Nezaketi, eğitimi, kültürü kendi şartları içinde değerlendirildiğinde hayli şaşırtıcı düzeydeydi. Bugün bile 5 yabancı dil bilen, Fransa’da Sorbonne gibi bir üniversitede okumuş bir hanımefendi’ye herhalde hayranlıkla ve birazda ilgiyle bakılır. 1922 gibi ülkenin her yanında ateş toplarının yandığı bir dönemde böyle bir eğitim ve terbiye almış olması sanırım ailesinin ekonomik gücüyle ve dünyayı tanımasıyla ilgilidir.



Evet, ailesi ekonomik gücü yüksek, ticaretle uğraşan, zengin, varlıklı ve ünü dünyaya ulaşmış bir aileydi. Babası Muammer Bey ABD’de Pamuk Borsasında ismini yazdıran, ABD’ye gidip gelen ilk Türk’tür. Ailevi kayıtları incelendiğinde görülüyor ki, Muammer bey akıllı, kurnaz ve işbitirici bir tüccardır. Ama şunu da ilave etmeliyim ki, siyasetinde içindedir. Bir kaç dönem İzmir Belediye Başkanlığı yapmış, kızı Latife’nin Atatürk’le evlenmesiyle ciddi ekonomik atılımlar yapmak için girişimlerde bulunmuştur.

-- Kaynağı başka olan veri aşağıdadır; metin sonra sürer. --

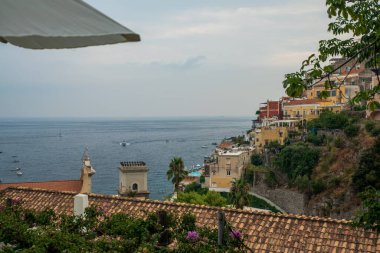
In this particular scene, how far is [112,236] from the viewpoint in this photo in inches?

Bugünkü İş Bankasının büyük sermayesinde Hindistandaki Müslümanların Kurtuluş savaşında kullanılması için gönderdiği paralar ve tabiî ki Muammer beyin 250 lira sermayesi vardır.



Kitapta daha derli toplu bilgilerini sunacağımız Muammer bey, aslında göreceğiniz gibi bu evliliğin “ticari ve siyasi” getirileriyle de ilgilenmiştir. Bir tüccar ve siyasetçi olarak bu durumu değerlendirmesini yadırgayacak değiliz, ancak elimizdeki Muammer beye ait mektuplar onun bu durumdan Çankaya’yı “rahatsız” edecek düzeyde faydalanmaya çalıştığını gösteriyor.



***

Ve tabiî ki Atatürk – Latife Hanım ilişkisinin önemli detayları…

Latife Hanım’ın “babasına benzeyen” yanlarına örnek gösterilebilecek “kararlılığı ve inatçılığı” ile beraber bir kadına özgü “duygusallığı”nın bu ilişkide nasıl sahnelerin yaşanmasına neden olacağını göreceğiz.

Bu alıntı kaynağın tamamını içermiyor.